Я, к стыду своему (впрочем, не слишком сильному), был вынужден признать, что нет.
— Ну, не важно. Он что-то вроде философа, друг Павла Шестого, как и других пап, а также Миттерана. Итак, вообрази себе, как этот восьмидесятилетний господин на полном серьезе заявляет, что сильные сексуальные ощущения вовремя совокупления представляют собой опыт по выходу души из тела, который предвосхищает воскрешение. Если перевести это на обычный язык, то получится, что ощущение, которое мы испытаем в день Страшного суда, будет похоже на супероргазм! Итак, ты видишь…
Он сделал жест, который означал: «Так что чего там стыдиться!» И ушел заканчивать свой туалет.
— Кажется, сейчас время аперитива.
Он появился из ванной выбритый, в светло-голубой рубашке-«поло» и наконец-то в очках.

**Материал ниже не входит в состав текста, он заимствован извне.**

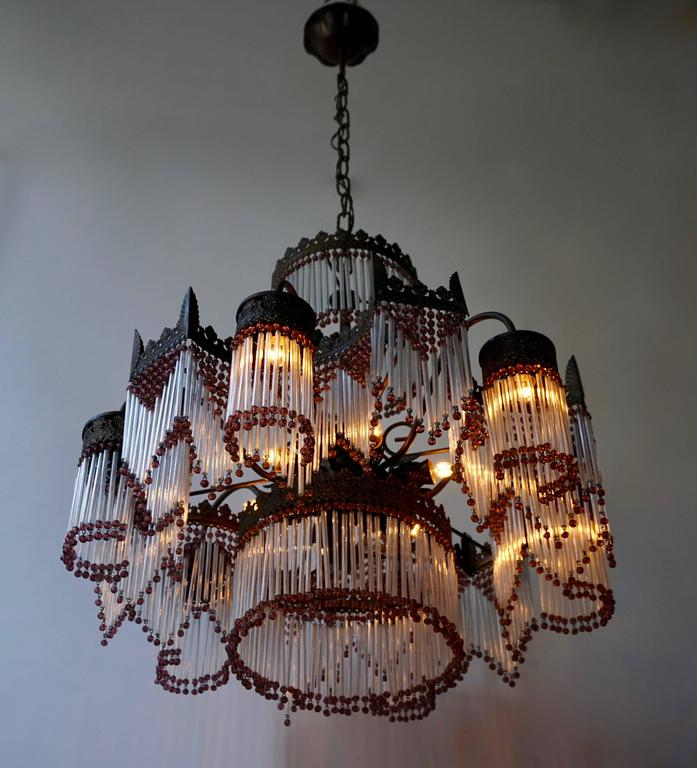 Italian Murano chandelier.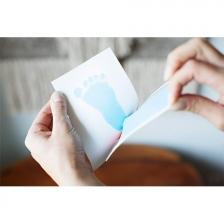 Tampon Encreur Clean Touch Bleu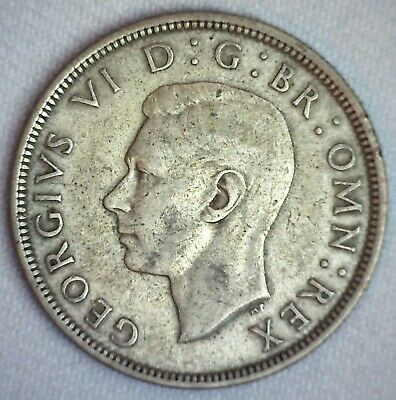 1938 Great Britain Silver 1/2 Crown Coin Circulated You Grade British George V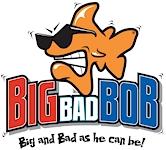 Bob t-shirt by Bob The Fish!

Потом потянул за веревочку, которая открывала бар с напитками, и за другие, накинутые на горлышки бутылок.
— Увы, вербеновой водки больше не осталось. Впрочем, ничего другого тоже нет. Может быть, ты со мной позавтракаешь?
Но я твердо отклонил приглашение. Мне нужно было преодолеть десять километров до дома, и я предпочитал сделать это на пустой желудок. При виде веревочек я вдруг вспомнил старика с его собаками и рассказал дяде эту историю.
— А, это Виктор! — тут же воскликнул он. — Ты видел Виктора, которого называют еще Господин-Большой привет! Это сумасшедший из Вильфарго. У него огромный дом, что-то среднее между фермой и замком, не очень далеко отсюда. Это его коронный номер — с собаками. Он проделывает это два-три раза в год, а уж на Четырнадцатое июля — обязательно. Потом ему — точнее, не ему, а окрестным жителям — требуется несколько часов, чтобы переловить собак, привести домой и распихать по будкам. Кажется, теперь у него завелся конкурент в Пуррене. Тот развлекается по субботам. Он собирает стадо из двадцати пяти коз — в последний раз из козлят, — каждая из которых обмотана европейским флагом, и выпускает их в центре города с криком: «Европа! Европа!» Кругом одни психи!
Потом он почему-то счел нужным добавить:
— Это может быть связано с твоим другом-библиотекарем. Такая вот ироническая реакция.